BOB GARFIELD: The following day, the Downing Street Memo had a newfound urgency in major American newspapers - including USA Today. Mark Memmott wrote the USA Today story, and he joins me now. Mark, Welcome back to OTM.
MARK MEMMOTT: Thanks for having me.
BOB GARFIELD: Mark, not only was Wednesday's story that you wrote in USA Today the first mention of the Downing Street Memo in USA Today. You took pains in the story to point out that it was the first mention of the Downing Street Memo. Now that's unusual on the face of it, isn't it?
MARK MEMMOTT: Yeah, it certainly is, but of course the buzz word in journalism today is transparency, and if we hadn't addressed that, it would have been a pretty gaping hole in the story.
BOB GARFIELD: Well, let's talk about gaping holes, because the Downing Street Memo came out on May 1st, and has resonated loudly in the blogosphere, and certainly news organizations have been inundated in the United States by requests for more coverage of it. Yet, that coverage, as you observed in your story, has been largely absent. A few mentions. Nowhere on page one, and with very little follow up.

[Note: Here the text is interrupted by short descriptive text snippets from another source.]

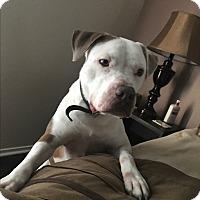 Adopt A Pet :: Louie - Las Vegas, NV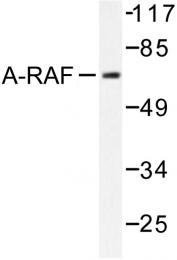 AP06495PU-N - ARAF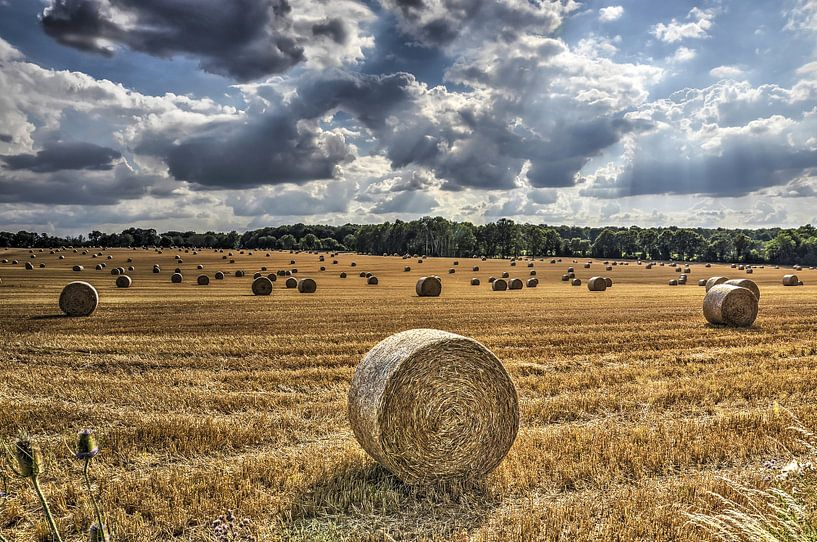 Strorollen op een veld in Frankrijk van Frans Blok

MARK MEMMOTT: It's ironic to some extent. I mean last year, the media was jumped on because of the Texas Air National Guard documents that CBS said it had. Bloggers were all over them about the authenticity of those. Now, some in the blogosphere were all over the media for not writing about documents which almost all the media had not seen - only the Sunday Times of London had actual copies that they said were from reliable sources. Others only had second-hand information. So that explains a lot of the reluctance, at least on the U.S. media's part, to really weigh in on this one, I think. And I know that there were attempts made to try to authenticate and obtain the information so that we could do a story, and we just never got to the point, I'm told, where we could.
BOB GARFIELD: It was something like 38 days from the time the memo was mentioned in the Times of London till it showed up in USA Today. Apart from the question of authenticity, any other considerations in not even mentioning the story until now?
MARK MEMMOTT: There were several. I mean one is, we and other newspapers as well and other media, had written a lot in early 2002 about how the Bush administration was beginning the drum beat - was moving toward a decision to go to war, to take military action in Iraq. It wouldn't happen until a year later, but there were lots of stories, so that I think there was some sense also among editing ranks that, well, we knew this. We knew that the Bush administration had decided well beforehand what its policy course was going to be. Yes, this is important; yes, this is a document which seems to put it down on paper, but I think there was a sense of well, is this old news, and how important is it?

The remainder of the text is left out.